Aujourd’hui, il n’y a plus de politiciens juifs de cette trempe en Israël. Lorsque la gauche sioniste se réjouit d’une attaque risquée contre l’Iran, elle révèle son attachement obstiné à l’illusion que, quoi que nous fassions, quelle que soit la profondeur de notre aliénation vis-à-vis de la région dans laquelle nous vivons, l’armée nous protégera toujours.
«Un peuple fort, une armée déterminée et un front intérieur résilient. C’est ainsi que nous avons toujours gagné, et c’est ainsi que nous gagnerons aujourd’hui», a écrit Yair Golan, chef du Parti démocrate – une fusion des partis sionistes de gauche Meretz et Travailliste – dans un message publié sur X après l’attaque du vendredi 13 juin. Sa collègue du parti, la députée Naama Lazimi, a renchéri en remerciant «les systèmes de renseignement avancés et la supériorité du renseignement. L’armée israélienne et tous les systèmes de sécurité. Les pilotes héroïques et l’armée de l’air. Les systèmes de défense d’Israël.»

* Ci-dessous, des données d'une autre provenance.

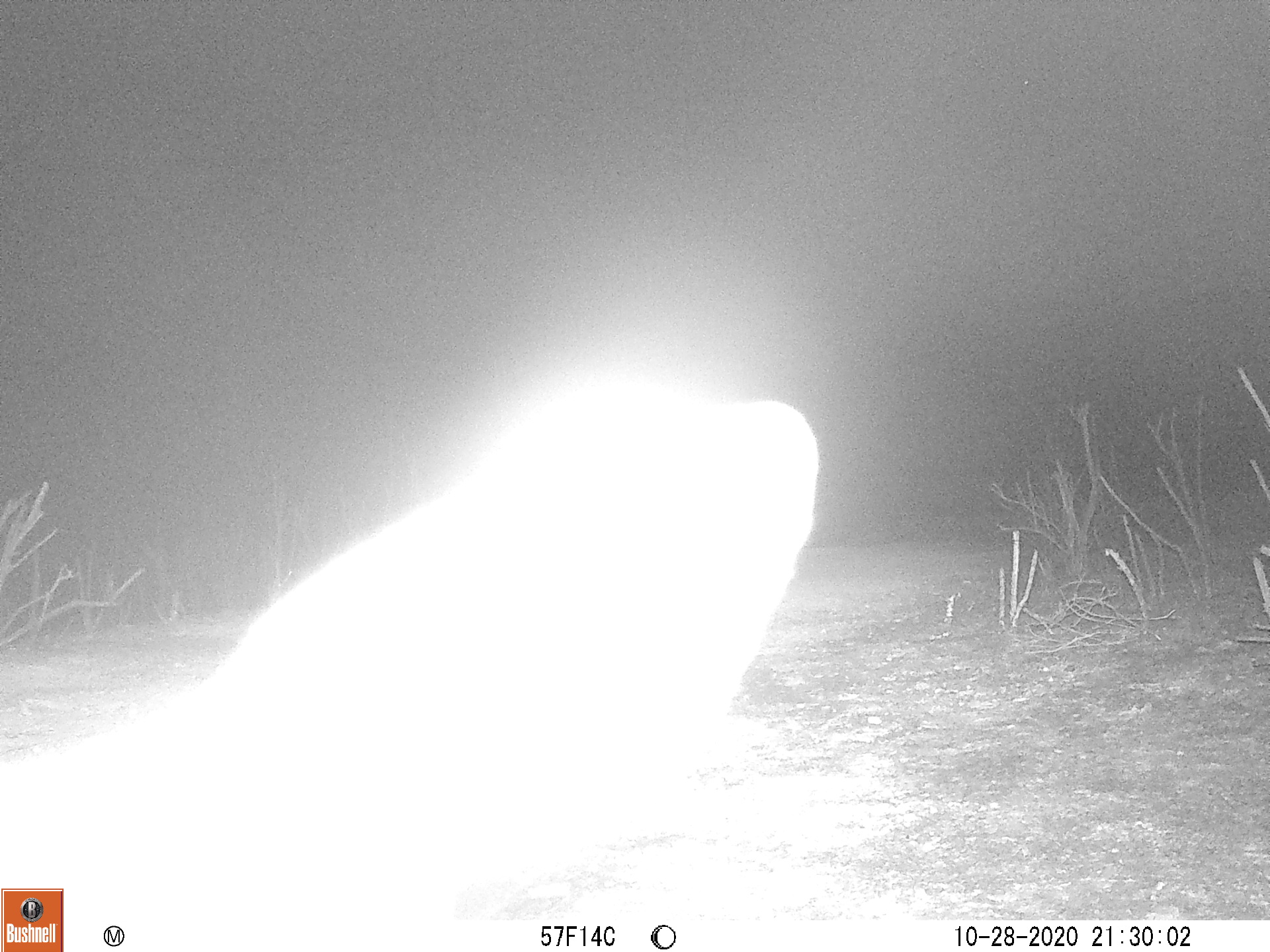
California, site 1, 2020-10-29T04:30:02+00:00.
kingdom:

En ce sens, le fantasme d’une immunité accordée par l’armée est encore plus profond dans la gauche sioniste que dans la droite. La réponse de la droite à son anxiété sécuritaire est l’anéantissement et le nettoyage ethnique – c’est son objectif final. Mais le centre gauche place sa confiance presque entièrement dans les capacités supposées illimitées de l’armée. Il ne fait aucun doute que le centre gauche juif en Israël vénère l’armée avec plus de ferveur que la droite, qui la considère simplement comme un outil pour mettre en œuvre sa vision de destruction et de nettoyage ethnique.
Nous, Israéliens, devons comprendre que nous ne sommes pas immunisés. Un peuple dont l’existence dépend uniquement de la puissance militaire est voué à finir dans les recoins les plus sombres de la destruction et, à terme, dans la défaite. Si nous n’avons pas tiré cette leçon fondamentale des deux dernières années, sans parler des quatre-vingts dernières, alors nous sommes vraiment perdus. Non pas à cause du programme nucléaire iranien ou de la résistance palestinienne, mais à cause de l’hubris aveugle et arrogante qui s’est emparée de toute une nation.
(Article publié sur le site +972 le 15 juin 2025; une version de cet article a été publiée en hébreu sur Local Call. Traduction rédaction A l’Encontre)
«Orly Noy est rédactrice à Local Call, militante politique et traductrice de poésie et de prose persanes. Elle est présidente du conseil d’administration de B’Tselem et militante du parti politique Balad. Ses écrits traitent des lignes qui se croisent et définissent son identité en tant que Mizrahi, femme de gauche, femme, migrante temporaire vivant au sein d’une communauté d’immigrants permanents, et du dialogue constant entre ces différentes identités.»